En 1870, la guerre franco-prussienne (1870 – 1873) oppose la France du Second Empire aux Allemands assemblés derrière le royaume de Prusse. Après avoir occupé les régions françaises de l’est et du nord, les Prussiens arrivent dans le Loiret et à Pithiviers le 20 septembre 1870.

 

Les locaux du bureau du télégraphe sont immédiatement occupés par l’ennemi et les fils coupés. La famille Dodu est repoussée au premier étage de la maison. Les fils du télégraphe passent par une des chambres et Juliette y installe une dérivation, connecte au réseau un récepteur qu’elle avait conservé et rétablit une liaison en morse. Ainsi elle a accès à tous les messages télégraphiques de l’ennemi qu’elle transmet intégralement aux forces françaises. Elle les informe également des faits et gestes des soldats prussiens dans Pithiviers. C’est de cette manière que 40 000 soldats du général Aurelles de de Paladines en faction aux environs d’Orléans, ne tombent pas dans les pièges ennemis.

Usant de son charme, elle aguiche les hussards qui ne se doutent de rien et se fait des relations au sein de leur état-major. Ce petit jeu dure 23 nuits jusqu’au moment où au cours d’une dispute avec sa gouvernante, un occupant comprend ce que se disent les deux femmes.
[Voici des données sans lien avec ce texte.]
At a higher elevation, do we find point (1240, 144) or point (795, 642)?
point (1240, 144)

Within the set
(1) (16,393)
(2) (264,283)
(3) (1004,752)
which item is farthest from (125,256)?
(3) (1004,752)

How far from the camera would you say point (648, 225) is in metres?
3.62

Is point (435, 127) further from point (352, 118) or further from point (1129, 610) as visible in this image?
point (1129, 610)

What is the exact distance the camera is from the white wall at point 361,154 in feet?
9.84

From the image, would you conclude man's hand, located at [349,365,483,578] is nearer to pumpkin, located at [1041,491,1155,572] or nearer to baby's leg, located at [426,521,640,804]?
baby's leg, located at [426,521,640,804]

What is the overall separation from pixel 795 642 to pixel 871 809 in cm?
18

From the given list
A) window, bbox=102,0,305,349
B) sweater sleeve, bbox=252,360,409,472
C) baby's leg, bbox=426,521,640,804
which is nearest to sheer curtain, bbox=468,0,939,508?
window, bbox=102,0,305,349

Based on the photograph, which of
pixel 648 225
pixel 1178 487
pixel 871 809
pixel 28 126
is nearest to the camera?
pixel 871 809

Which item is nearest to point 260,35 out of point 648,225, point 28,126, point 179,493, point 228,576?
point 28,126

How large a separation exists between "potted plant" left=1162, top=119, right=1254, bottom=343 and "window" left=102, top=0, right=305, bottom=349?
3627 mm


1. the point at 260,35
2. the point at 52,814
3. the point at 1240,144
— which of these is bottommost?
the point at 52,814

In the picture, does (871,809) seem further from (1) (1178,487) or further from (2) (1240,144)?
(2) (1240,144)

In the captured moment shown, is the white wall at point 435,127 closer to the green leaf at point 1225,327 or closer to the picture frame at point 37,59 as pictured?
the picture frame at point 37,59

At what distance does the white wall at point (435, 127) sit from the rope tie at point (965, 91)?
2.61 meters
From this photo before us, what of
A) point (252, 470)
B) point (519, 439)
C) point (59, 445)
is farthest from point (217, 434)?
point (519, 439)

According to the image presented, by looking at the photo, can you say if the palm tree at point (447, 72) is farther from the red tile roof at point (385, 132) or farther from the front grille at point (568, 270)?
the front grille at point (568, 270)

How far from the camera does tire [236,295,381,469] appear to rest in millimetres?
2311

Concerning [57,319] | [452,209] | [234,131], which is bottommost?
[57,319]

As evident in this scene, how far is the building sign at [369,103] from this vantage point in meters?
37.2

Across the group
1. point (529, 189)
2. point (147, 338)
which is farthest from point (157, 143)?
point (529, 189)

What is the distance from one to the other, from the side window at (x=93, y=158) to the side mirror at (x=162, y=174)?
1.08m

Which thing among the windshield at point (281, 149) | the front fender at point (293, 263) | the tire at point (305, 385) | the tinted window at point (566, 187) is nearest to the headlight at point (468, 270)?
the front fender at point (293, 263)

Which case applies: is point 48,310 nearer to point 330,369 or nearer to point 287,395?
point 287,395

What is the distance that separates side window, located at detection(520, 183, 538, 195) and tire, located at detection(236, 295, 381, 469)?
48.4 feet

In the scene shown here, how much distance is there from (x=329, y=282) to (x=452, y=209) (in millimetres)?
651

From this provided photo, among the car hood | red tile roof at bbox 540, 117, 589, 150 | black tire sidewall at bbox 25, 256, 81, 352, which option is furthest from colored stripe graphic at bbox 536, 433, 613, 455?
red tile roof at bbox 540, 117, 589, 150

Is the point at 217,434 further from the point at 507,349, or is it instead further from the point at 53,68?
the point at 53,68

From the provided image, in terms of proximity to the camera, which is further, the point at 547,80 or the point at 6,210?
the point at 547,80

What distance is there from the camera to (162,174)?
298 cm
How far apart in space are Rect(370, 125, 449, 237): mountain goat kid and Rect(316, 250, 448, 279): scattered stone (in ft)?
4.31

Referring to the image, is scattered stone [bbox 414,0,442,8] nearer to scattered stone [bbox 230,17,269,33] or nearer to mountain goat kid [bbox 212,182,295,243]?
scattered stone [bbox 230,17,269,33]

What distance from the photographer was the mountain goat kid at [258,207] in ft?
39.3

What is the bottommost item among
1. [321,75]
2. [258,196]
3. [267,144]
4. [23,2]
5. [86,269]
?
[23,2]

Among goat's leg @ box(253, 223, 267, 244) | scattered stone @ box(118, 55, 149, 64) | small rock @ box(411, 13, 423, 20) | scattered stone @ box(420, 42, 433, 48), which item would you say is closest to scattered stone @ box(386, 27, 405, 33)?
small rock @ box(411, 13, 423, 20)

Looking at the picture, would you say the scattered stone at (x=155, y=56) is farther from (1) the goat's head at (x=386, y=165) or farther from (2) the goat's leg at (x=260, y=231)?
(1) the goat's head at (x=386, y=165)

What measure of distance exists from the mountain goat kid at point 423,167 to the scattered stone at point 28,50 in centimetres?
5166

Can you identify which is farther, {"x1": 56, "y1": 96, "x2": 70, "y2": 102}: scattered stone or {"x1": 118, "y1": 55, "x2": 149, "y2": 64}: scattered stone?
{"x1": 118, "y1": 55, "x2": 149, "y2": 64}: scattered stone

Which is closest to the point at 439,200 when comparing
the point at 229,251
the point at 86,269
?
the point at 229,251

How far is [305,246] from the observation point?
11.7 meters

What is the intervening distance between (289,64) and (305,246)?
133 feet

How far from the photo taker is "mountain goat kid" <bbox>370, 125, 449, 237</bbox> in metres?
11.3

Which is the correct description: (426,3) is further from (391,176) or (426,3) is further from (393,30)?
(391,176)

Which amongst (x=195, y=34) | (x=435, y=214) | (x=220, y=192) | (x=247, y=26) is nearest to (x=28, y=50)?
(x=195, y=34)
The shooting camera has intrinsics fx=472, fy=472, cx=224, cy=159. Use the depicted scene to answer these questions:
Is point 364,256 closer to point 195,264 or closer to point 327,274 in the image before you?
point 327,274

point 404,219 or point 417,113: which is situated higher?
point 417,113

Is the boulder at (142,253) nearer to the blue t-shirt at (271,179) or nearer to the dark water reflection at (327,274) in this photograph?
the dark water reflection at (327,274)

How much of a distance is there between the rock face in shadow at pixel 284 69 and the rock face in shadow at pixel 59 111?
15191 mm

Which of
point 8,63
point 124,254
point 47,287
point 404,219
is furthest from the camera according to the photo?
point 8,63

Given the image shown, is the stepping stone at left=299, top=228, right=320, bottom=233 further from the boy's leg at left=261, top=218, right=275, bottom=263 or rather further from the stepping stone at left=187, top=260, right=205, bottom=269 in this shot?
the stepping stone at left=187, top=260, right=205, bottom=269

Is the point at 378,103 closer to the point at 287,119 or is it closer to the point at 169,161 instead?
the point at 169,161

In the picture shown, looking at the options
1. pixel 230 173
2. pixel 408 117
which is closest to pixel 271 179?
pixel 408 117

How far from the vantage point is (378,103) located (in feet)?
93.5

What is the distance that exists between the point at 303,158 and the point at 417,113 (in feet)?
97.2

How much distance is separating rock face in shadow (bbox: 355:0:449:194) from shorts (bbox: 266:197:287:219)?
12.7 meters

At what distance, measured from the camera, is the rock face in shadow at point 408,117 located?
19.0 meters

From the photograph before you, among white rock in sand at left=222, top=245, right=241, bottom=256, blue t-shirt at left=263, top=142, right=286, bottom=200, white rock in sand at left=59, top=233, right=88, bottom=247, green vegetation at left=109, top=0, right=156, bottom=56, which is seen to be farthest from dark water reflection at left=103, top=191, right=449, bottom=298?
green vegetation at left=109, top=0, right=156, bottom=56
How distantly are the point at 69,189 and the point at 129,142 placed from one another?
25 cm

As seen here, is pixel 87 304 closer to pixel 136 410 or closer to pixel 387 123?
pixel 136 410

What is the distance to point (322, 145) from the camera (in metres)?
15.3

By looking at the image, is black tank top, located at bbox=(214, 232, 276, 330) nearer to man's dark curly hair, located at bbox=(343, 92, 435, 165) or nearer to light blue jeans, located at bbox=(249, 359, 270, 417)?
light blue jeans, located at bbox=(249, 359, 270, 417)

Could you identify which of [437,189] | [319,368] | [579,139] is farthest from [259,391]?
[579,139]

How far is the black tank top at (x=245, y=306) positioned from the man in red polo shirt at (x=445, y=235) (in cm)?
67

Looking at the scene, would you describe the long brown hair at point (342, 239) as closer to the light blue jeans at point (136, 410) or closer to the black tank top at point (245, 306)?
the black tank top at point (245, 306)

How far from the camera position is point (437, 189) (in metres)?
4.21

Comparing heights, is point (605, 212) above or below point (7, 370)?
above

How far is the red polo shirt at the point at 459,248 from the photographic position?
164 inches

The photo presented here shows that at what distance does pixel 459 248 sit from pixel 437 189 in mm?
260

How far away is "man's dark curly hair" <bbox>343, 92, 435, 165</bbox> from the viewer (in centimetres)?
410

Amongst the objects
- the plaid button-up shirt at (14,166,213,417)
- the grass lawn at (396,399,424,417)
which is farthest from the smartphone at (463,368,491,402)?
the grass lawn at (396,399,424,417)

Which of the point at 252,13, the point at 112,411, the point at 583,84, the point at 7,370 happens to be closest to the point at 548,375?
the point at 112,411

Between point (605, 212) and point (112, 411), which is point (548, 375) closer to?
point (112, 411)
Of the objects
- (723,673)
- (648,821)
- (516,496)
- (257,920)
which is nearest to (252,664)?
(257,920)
Le stratagème de Juliette est découvert. Le récepteur télégraphique est confisqué.

 

Accusée d’espionnage, conduite devant une cour martiale. Juliette Dodu leur lance alors :  » Je suis Française et ma mère aussi, j’ai agi pour mon pays. Messieurs, faites de moi ce que vous voudrez « . Elle est condamnée à la peine de mort. Heureusement, quelques jours plus tard, l’armistice est signé et elle est graciée par le Prince Frédéric-Charles de Prusse.

Symbole de la résistance française, Juliette Dodu est la première femme à obtenir la médaille militaire et la croix de la Légion d’Honneur à titre militaire. Le président Mac Mahon signe le décret du 30 juillet 1878 où il est stipulé :  » a intercepté des dépêches au péril de sa vie en 1870, a été condamnée à mort par l’ennemi et sauvée par la cessation des hostilités « .

En 1880, elle devient inspectrice des écoles et des salles d’asile et s’installe en Suisse Juliette meurt le 28 octobre1909 chez son beau-frère, le peintre Odilon Redon. Son corps, ramené en France, est exposé au Val de Grâce. Elle reçoit des funérailles nationales.

 

Cependant les voix s’élèvent et plusieurs questions se posent.
Pour ses détracteurs, Juliette n’a jamais rien intercepté au péril de sa vie. Il y a eu erreur sur la personne, puisqu’elle n’a pas été receveuse des postes, il s’agissait sûrement de sa mère. Ils avancent que si c’était vraiment la jeune fille qui avait agi héroïquement, comment aurait-elle pu comprendre les messages en Allemands et les traduire, sans avoir fait d’études. De plus, aucun rapport militaire ne cite le sauvetage de 40 000 soldats où que ce soitl. D’autres avancent qu’elle aurait été la maîtresse du Prince Frédéric-Charles de Prusse et qu’elle aurait collaboré avec l’ennemi et même, qu’elle aurait été un agent double.

 

On parle aussi de l’honneur de la France qui a subit une cuisante défaite lors de cette guerre de 1870, la honte de la débâcle  et la perte de l’Alsace-Lorraine. M. de Villemessant, journaliste, protecteur de Juliette et intime de Mac Mahon et de Gambetta, aurait monté une escroquerie journalistique. Le pays avait besoin d’une héroïne pour conserver son nationalisme et l’esprit patriotique intact.

Dans l’affaire Juliette Dodu, à ce jour le problème reste entier. De nombreuses prises de position contre sa personne, la traitant de Jeanne D’arc ou de Mata Hari, ont longtemps secoué l’opinion publique pendant une grande partie du XXe siècle.
A Saint-Denis, une rue et un lycée de fille devenu collège porte son nom.